She was a Norwegian Forest Cat, something of a rarity in this country and full of the mystery that her Scandinavian breeding implied, and I had wanted one for a while. I just liked the idea of having a Wegie — long-haired, long-tailed, long-named. Perfect.
Mosey takes a moment for herself after a busy day of being a faithful friend. |
She didn't meow. She chirped, like a tribble. Tribbles don't really exist, of course; a figment from Star Trek. But Mosey was real, and she chirped. Constantly. She found her voice and used it to melt — what, hearts? Bad karma? Bad vibes?
In the curious translucent integration of species, we became fast friends. She was self-sufficient and yet totally dependent on her humans. But steadfastly loyal. And get this: I somehow became dependent on her and I don't know how that happened.
Do pets know how to love? Perhaps they don't and we only want them to, because only then it seems as if they can love us without qualification, and subsequently we are somehow better for it. We somehow feel a safer warmth ourselves.
This morning, Mosey took my breath away once more. She'd been in decline as a result of renal failure. We discovered two years ago that one of her kidneys had atrophied and the other was under stress. So we managed her health through diet and hopefully we bought her some quality time. I think we did.
Still, inevitability lurked.

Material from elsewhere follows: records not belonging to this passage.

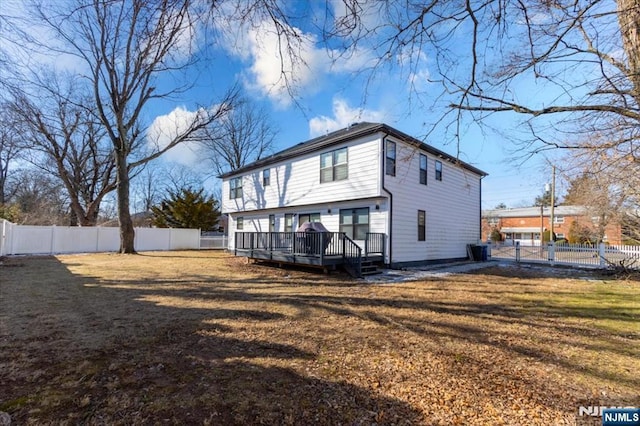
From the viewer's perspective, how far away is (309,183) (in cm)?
1413

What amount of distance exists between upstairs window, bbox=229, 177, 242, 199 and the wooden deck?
298 inches

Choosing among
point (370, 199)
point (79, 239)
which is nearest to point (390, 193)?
point (370, 199)

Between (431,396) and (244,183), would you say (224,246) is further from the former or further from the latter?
(431,396)

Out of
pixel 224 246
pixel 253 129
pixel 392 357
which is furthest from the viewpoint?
pixel 253 129

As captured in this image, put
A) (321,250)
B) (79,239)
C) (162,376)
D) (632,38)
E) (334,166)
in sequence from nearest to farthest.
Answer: (162,376) → (632,38) → (321,250) → (334,166) → (79,239)

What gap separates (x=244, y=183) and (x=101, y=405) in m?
17.2

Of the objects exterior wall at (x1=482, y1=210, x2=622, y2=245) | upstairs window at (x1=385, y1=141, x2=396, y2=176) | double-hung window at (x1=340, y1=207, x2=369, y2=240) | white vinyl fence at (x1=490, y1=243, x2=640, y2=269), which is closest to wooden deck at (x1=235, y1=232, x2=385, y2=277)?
double-hung window at (x1=340, y1=207, x2=369, y2=240)

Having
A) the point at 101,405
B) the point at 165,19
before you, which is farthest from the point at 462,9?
the point at 101,405

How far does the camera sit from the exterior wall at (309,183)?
11642 mm

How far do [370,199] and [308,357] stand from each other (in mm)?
8830

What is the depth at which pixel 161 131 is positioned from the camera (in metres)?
19.9

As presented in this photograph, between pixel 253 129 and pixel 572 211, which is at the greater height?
pixel 253 129

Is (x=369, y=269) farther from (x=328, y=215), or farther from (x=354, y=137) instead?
(x=354, y=137)

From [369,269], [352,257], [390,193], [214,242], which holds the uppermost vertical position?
[390,193]
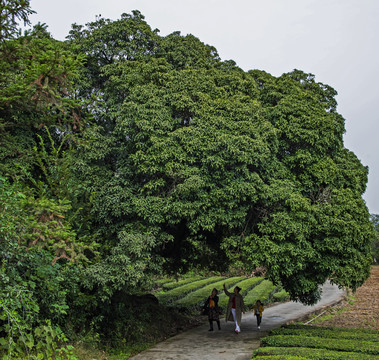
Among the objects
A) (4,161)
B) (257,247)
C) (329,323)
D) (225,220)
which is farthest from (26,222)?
(329,323)

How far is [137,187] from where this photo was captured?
11656 millimetres

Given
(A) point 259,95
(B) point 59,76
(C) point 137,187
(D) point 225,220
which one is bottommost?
(D) point 225,220

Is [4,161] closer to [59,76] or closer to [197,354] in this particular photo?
[59,76]

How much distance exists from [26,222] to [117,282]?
371 cm

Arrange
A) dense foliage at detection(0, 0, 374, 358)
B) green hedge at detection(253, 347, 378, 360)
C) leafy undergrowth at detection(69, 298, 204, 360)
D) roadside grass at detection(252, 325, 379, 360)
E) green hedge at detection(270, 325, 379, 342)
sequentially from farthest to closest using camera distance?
green hedge at detection(270, 325, 379, 342) < leafy undergrowth at detection(69, 298, 204, 360) < dense foliage at detection(0, 0, 374, 358) < roadside grass at detection(252, 325, 379, 360) < green hedge at detection(253, 347, 378, 360)

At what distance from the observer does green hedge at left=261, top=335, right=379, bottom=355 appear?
347 inches

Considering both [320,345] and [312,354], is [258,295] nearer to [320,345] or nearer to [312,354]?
[320,345]

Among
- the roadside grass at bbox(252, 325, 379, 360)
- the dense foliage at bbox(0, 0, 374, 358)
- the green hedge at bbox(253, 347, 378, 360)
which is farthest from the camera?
the dense foliage at bbox(0, 0, 374, 358)

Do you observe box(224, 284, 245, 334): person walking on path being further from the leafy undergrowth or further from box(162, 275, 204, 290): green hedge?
box(162, 275, 204, 290): green hedge

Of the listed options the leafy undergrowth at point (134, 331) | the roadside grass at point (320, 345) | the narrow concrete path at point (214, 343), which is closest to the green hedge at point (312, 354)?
the roadside grass at point (320, 345)

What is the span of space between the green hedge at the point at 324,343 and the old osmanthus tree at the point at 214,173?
171cm

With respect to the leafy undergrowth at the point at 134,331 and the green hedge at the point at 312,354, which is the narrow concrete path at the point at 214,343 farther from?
the green hedge at the point at 312,354

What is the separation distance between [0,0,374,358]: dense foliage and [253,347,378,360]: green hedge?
236 cm

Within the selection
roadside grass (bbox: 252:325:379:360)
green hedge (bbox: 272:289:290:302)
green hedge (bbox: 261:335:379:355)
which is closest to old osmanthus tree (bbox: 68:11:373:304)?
roadside grass (bbox: 252:325:379:360)
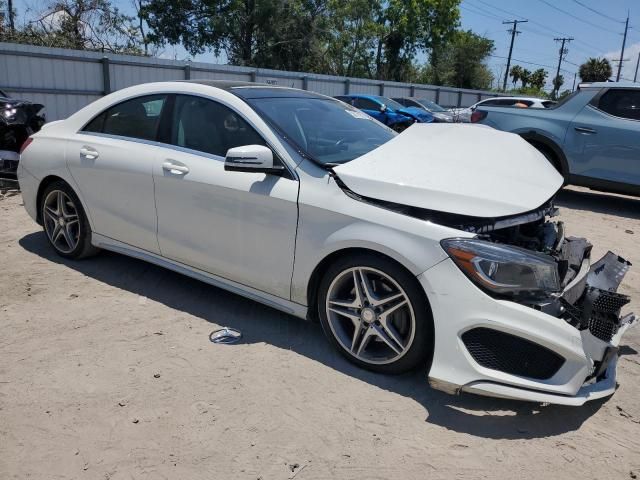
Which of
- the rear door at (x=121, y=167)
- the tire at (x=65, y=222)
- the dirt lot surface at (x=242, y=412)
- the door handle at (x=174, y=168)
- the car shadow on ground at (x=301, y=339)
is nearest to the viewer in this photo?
the dirt lot surface at (x=242, y=412)

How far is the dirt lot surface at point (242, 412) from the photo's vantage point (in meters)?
2.46

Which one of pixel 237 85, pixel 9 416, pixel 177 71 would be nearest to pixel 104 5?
pixel 177 71

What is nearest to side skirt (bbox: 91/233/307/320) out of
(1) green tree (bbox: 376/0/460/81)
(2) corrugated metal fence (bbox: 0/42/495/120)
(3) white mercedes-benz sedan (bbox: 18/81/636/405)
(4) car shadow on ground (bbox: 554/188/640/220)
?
(3) white mercedes-benz sedan (bbox: 18/81/636/405)

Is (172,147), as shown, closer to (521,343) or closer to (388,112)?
(521,343)

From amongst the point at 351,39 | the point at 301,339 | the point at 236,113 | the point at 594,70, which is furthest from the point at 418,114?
the point at 594,70

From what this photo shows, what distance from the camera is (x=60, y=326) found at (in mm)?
3705

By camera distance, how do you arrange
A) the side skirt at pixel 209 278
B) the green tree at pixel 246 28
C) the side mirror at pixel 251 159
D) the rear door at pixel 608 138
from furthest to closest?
the green tree at pixel 246 28
the rear door at pixel 608 138
the side skirt at pixel 209 278
the side mirror at pixel 251 159

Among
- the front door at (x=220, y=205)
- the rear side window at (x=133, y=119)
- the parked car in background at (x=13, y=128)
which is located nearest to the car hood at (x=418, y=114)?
the parked car in background at (x=13, y=128)

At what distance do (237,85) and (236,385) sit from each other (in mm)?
2187

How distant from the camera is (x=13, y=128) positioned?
7.78m

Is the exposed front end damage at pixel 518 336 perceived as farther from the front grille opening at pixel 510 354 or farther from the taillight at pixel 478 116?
the taillight at pixel 478 116

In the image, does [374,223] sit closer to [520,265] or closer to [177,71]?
[520,265]

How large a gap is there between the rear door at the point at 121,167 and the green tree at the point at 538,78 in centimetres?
7817

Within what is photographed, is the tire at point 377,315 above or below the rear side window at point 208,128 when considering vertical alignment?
below
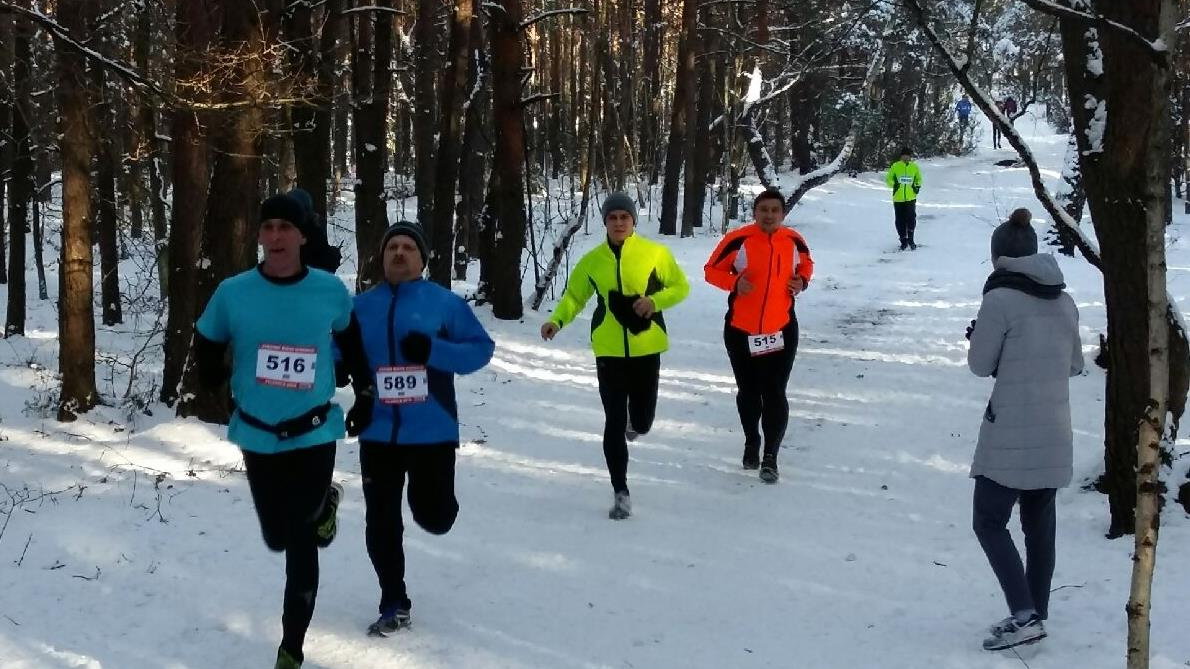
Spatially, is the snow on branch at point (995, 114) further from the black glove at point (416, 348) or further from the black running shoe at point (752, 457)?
the black glove at point (416, 348)

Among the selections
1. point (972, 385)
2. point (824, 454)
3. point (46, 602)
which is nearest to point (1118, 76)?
point (824, 454)

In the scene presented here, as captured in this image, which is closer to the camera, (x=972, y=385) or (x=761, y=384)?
(x=761, y=384)

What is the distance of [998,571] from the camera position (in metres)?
4.23

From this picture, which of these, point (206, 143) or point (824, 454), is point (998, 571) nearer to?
point (824, 454)

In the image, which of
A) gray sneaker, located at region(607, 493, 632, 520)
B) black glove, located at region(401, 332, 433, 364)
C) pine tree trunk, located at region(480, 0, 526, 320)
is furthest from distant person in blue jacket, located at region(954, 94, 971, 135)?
black glove, located at region(401, 332, 433, 364)

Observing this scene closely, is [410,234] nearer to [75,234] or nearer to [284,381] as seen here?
[284,381]

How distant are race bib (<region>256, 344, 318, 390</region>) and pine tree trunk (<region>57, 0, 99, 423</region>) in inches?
217

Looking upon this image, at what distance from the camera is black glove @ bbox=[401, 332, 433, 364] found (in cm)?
428

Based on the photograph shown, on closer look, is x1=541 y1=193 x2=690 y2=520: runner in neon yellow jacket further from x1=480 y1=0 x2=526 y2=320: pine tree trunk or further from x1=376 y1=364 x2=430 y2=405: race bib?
x1=480 y1=0 x2=526 y2=320: pine tree trunk

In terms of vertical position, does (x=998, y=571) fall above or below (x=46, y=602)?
above

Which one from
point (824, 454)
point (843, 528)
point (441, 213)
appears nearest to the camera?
point (843, 528)

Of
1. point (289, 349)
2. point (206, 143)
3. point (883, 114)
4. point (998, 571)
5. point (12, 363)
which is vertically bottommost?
point (12, 363)

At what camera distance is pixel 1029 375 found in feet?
13.4

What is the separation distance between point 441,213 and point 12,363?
19.3 feet
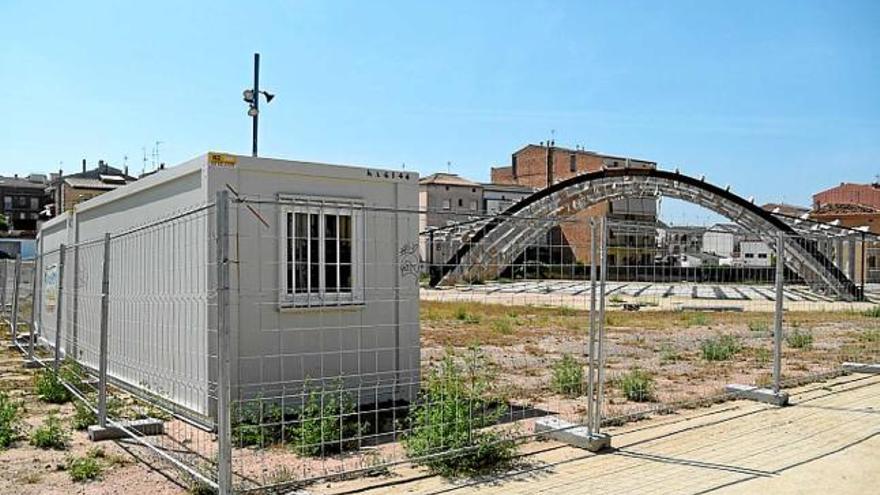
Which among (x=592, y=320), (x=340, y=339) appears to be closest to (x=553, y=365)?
(x=340, y=339)

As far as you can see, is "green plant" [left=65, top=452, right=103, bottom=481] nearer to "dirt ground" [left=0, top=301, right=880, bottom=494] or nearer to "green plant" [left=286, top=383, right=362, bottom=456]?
"dirt ground" [left=0, top=301, right=880, bottom=494]

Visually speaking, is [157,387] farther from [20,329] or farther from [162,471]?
[20,329]

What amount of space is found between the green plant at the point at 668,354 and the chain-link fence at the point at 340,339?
0.50 metres

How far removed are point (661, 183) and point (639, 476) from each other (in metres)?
38.9

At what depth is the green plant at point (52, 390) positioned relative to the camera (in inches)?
366

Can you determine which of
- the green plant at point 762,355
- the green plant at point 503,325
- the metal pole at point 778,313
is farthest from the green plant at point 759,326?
the metal pole at point 778,313

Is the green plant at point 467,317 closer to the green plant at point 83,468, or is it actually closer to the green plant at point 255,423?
the green plant at point 255,423

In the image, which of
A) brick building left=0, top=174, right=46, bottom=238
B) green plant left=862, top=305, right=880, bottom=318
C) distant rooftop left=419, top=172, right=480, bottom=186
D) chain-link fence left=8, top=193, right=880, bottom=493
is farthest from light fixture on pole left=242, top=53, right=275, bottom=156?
brick building left=0, top=174, right=46, bottom=238

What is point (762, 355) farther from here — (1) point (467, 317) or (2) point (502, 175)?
(2) point (502, 175)

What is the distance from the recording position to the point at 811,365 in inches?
509

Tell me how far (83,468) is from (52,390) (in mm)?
4089

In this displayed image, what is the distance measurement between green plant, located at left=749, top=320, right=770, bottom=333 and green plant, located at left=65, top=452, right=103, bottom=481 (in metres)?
16.5

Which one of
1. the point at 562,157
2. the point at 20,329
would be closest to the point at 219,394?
the point at 20,329

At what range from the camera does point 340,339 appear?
8.52 metres
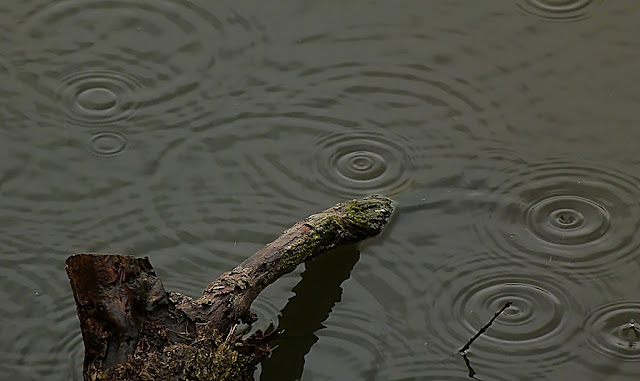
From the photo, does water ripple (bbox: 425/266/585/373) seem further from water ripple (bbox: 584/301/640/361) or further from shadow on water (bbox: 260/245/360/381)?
shadow on water (bbox: 260/245/360/381)

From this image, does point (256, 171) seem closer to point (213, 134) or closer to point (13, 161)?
point (213, 134)

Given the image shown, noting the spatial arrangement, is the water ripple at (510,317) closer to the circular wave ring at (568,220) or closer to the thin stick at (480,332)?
the thin stick at (480,332)

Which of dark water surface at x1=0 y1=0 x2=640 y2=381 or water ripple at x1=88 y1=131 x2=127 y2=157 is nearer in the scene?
dark water surface at x1=0 y1=0 x2=640 y2=381

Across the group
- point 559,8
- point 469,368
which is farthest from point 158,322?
point 559,8

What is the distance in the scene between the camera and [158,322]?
2920 millimetres

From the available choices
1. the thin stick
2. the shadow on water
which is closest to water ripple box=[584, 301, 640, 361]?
the thin stick

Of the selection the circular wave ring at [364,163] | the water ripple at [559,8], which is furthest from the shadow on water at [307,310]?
the water ripple at [559,8]

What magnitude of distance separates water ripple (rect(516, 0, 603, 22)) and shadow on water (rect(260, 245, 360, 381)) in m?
1.69

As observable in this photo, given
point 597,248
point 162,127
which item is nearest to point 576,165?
point 597,248

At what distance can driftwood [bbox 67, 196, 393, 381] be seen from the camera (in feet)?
9.25

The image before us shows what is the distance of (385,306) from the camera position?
350 cm

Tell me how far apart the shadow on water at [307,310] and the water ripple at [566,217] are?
575mm

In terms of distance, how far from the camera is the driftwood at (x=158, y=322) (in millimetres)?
2818

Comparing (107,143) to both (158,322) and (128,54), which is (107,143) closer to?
(128,54)
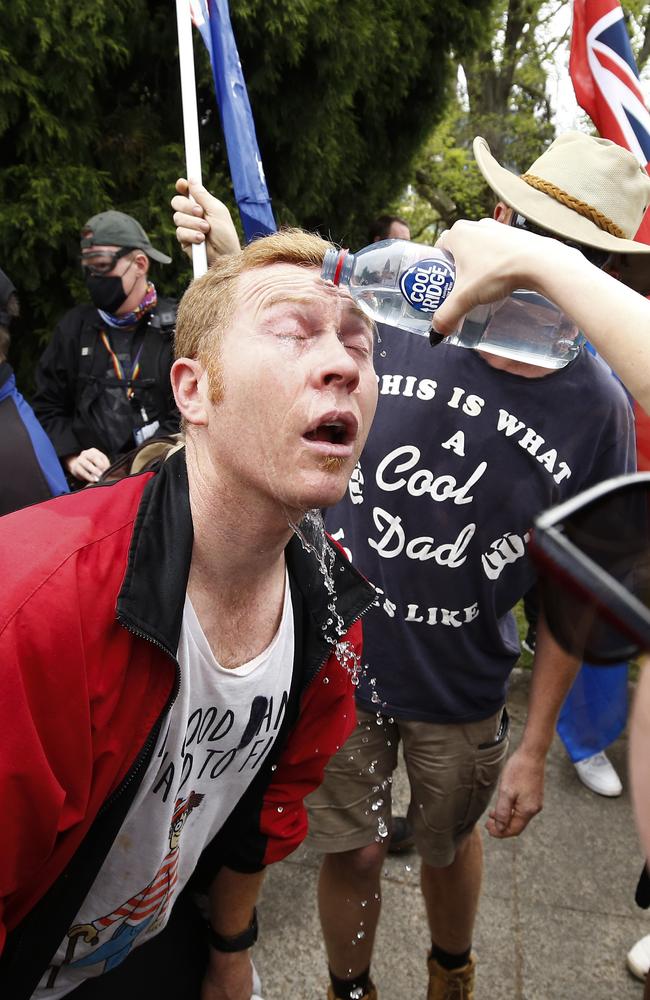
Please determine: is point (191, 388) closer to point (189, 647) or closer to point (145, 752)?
point (189, 647)

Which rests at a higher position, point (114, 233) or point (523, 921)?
point (114, 233)

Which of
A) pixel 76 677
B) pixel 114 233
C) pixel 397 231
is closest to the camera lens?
pixel 76 677

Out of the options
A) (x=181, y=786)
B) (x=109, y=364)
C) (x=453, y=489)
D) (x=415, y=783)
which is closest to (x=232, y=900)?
(x=181, y=786)

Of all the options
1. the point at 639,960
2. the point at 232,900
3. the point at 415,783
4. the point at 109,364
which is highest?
the point at 109,364

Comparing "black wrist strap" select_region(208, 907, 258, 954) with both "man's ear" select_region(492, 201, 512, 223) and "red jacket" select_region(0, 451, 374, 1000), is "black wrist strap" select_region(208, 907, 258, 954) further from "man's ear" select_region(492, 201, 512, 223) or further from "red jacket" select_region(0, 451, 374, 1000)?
"man's ear" select_region(492, 201, 512, 223)

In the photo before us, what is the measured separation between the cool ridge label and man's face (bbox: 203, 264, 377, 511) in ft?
0.84

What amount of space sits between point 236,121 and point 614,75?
6.68ft

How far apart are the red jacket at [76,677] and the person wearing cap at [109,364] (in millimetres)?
2431

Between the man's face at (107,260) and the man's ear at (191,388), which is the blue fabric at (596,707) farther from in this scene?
the man's face at (107,260)

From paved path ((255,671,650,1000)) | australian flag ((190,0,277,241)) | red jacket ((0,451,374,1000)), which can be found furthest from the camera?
australian flag ((190,0,277,241))

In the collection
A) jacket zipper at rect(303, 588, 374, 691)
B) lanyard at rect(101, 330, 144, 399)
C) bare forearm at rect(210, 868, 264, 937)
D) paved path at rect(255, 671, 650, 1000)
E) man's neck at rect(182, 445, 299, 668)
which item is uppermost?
man's neck at rect(182, 445, 299, 668)

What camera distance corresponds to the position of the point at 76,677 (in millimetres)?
1315

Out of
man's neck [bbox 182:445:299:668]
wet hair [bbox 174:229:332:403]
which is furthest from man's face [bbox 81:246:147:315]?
man's neck [bbox 182:445:299:668]

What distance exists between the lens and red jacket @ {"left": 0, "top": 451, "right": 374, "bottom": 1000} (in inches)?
50.1
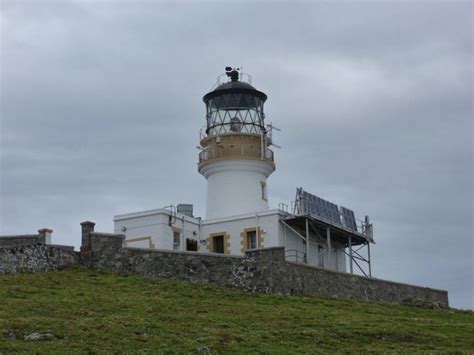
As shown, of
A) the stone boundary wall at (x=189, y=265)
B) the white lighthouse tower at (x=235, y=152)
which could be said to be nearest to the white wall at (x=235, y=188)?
the white lighthouse tower at (x=235, y=152)

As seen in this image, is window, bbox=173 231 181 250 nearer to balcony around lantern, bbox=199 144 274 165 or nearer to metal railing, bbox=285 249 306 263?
balcony around lantern, bbox=199 144 274 165

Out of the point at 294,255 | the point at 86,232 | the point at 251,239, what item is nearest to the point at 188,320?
the point at 86,232

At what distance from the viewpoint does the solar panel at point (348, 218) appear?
44.2 meters

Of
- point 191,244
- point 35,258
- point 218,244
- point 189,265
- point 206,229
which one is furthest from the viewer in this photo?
point 206,229

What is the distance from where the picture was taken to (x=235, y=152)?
4425 centimetres

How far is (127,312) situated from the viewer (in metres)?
24.0

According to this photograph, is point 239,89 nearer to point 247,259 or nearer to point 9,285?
point 247,259

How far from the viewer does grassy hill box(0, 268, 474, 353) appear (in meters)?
19.8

There was the heart murmur; the constant congestion; the bad kidney that may have been the root cause of her slide; the unstoppable weight loss in the last month.
So when I saw her sitting still this morning, not chirping, not interested in food, not interested in me for the first time in 11 years, my breath rushed out of my lungs, with a groan, to where I couldn't catch my breath, and I knew it was time. Sometimes you don't know. Sometimes you want to hang on a little longer. But I couldn't do that to my friend. I asked my wife, Kim, how she felt, and she tearfully concurred.
So we went to the vet one last time, stroked her fur and said our farewell. And then she was gone.
I'm still trying to catch my breath, of course. I thought with another cat in the house that the grief wouldn't be so difficult to bear, and yet, I'm surprised to find an emptiness that lingers, like an unanswerable question, in those familiar places.
Places where Mosey took my breath away.
Had a cat named Salem a few years back. Just a foundling, but the only other male in my house with three women at the time. He liked to curl up on my lap and watch the golf channel and sleep at the foot of my bed. He was an indoor-outdoor kind of guy, but came in every night. Then one day I found him huddled up in the basement looking dishelved. Renal failure. The vet said we might could buy a week or two, but probably less. I held him as the vet gave the shot that put him out of his misery and on to the heavy side layer. Me, big old former linebacker, veteran of the Army, cried like a girl. He is at rest now under the picnic table in our backyard. The same one he used to sleep on when he was outside. Know how you feel. Sorry for your loss.